Problem to solve
Pick up the forum thread below comparing Star Wars and Lord of the Rings, and continue it from where it stops.

Selected text
** START **

I burned out on the Star Wars universe relatively quickly and I don't think I'm going to recover. Plus the last movie was completely traumatizing...what's-his-face who played Anakin has got to be the worst actor I've ever seen. I wanted to crawl under my seat every time he opened his mouth to butcher yet another line. *shudders*

Then too, I just prefer fantasy to science fiction in general (and yes, I know, technically Star Wars could be considered a fantasy. Whatever. It has blasters, it's a science fiction). I prefer the medieval aspect of most fantasy.


----------



## Aragorn21

I agree, I also totally dislike Star Wars ep. 2. I feel like I've wasted time after I watch that movie.


----------



## MrFrodo

I like star wars.......

BUT love Lord of the Rings......Lord fo the rings movies are far much better than Star Wars......i prefer stars ep 1 and 2 to the others...so i guess i like the new moderner film....with slick effects.....


----------



## Ice Man

LOTR, obviously.
I always thought Stars Wars to be extremely geekish and not son fun.


----------



## Roilya

exactly, when i think of star wars fans i see a guy with taped glasses, a pocket protector, wearing suspenders, that talks with a lisp. maybe its all the blasters.


----------



## Holdwine

Well Roilya i think that is more of a star trek fan that your imagining i have been a star wars fan since elemantry school untill this year when i started reading lotr and i got really into it


----------



## Gandalf White

I like SW Episode I, during the parts without Anakin and Padme. Episode II and the original three I hate. So basically, my like of Star Wars is summed up in the lightsaber duel between Darth Maul, Obi Wan, and Qui Gon.  

The only reason I'll see Episode III is to 'complete' the story. Probably watch it once, and never again.


----------



## MrFrodo

Gandalf.....didnt you like teh huge battle with the jedis in ep 2....and the yoda bit.....??? what didnt you like ep 2???


----------



## Gandalf White

I didn't like the big battle in Ep. II as much as the Darth Maul duel. The Yoda battle made me laugh.  

That, and the fact that every other scene in the movie involved Anakin and Padme's cheesy love story, complete with absolutely horrid lines. And _neither_ of them can act. 

It was cool in theatres, cuz it was in a theatre--big screen, loud sounds, new story--but watching it at home is a waste of time, IMO.


----------



## celebdraug

Star wars makes me sleepy!  its too boring! And crap!


----------



## MrFrodo

.....fair enough.....

** END **

Supplied data
** START **

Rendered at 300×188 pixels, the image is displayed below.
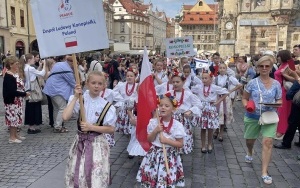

** END **

Result of the task
Yoda was great.......!!!!......i like ep 2 and 1....disliek the other starwars as they feel dated now..compare to the other star wars.........im looking forward to how they end it.....with ep 3


----------



## laurelindorenan

I think overall, LOTR wins. It's because of the books really, although they have been around an awful long time. I think that in maybe 30, 40 years time, the SW films will be an eternal history, but for now, sticking to LOTR looks like the best option.


----------



## Gandalf White

> _Originally posted by MrFrodo _
> *im looking forward to how they end it.....with ep 3 *


 I must admit that I cherish a foolish, secret hope... Easily squashed beyond all belief, I want them to remake 4,5, and 6. I even list impossibly small details that tend towards that direction. (i.e. the Storm Troopers uniforms in Ep II, as compared to the others) 

False hope, but imagine how weird and just plain "clashy" it is when III meets IV.


----------



## Aragorn21

Yes i was just about to say that, after ep. 3 is finished and you watch taht and ep 4 back to back...they'll seem like totally different movies. 

Edit: well, they will be different movies of course, but...they'll seem like...totally different...you know what i mean i think.


----------



## MrFrodo

Remaking the others would be a gd idea.....

I like the others but ....the modern effects could make those films alot better.

The script in the older versions are better as is the acting.......however as much ground breaking the effects were they looks so dated...and then we have ep 1 & 2 ......great effects and farily good scripts but awful acting.....if one we could merge the older films....acting with the new films effects.


----------



## Gandalf White

> _Originally posted by MrFrodo _
> *...if one we could merge the older films acting with the new films effects. *



Or, my personal opinion, throw everything out and start all over again.


----------



## Eledhwen

To be unbiased, this poll should be repeated on a Star Wars forum, and the results compared.


----------



## Gandalf White

To be completely accurate, that Forum must have as many active members as this one and get the same amount of votes.


----------



## Roilya

im not in a star wars forum so if anyone wants to do it they can.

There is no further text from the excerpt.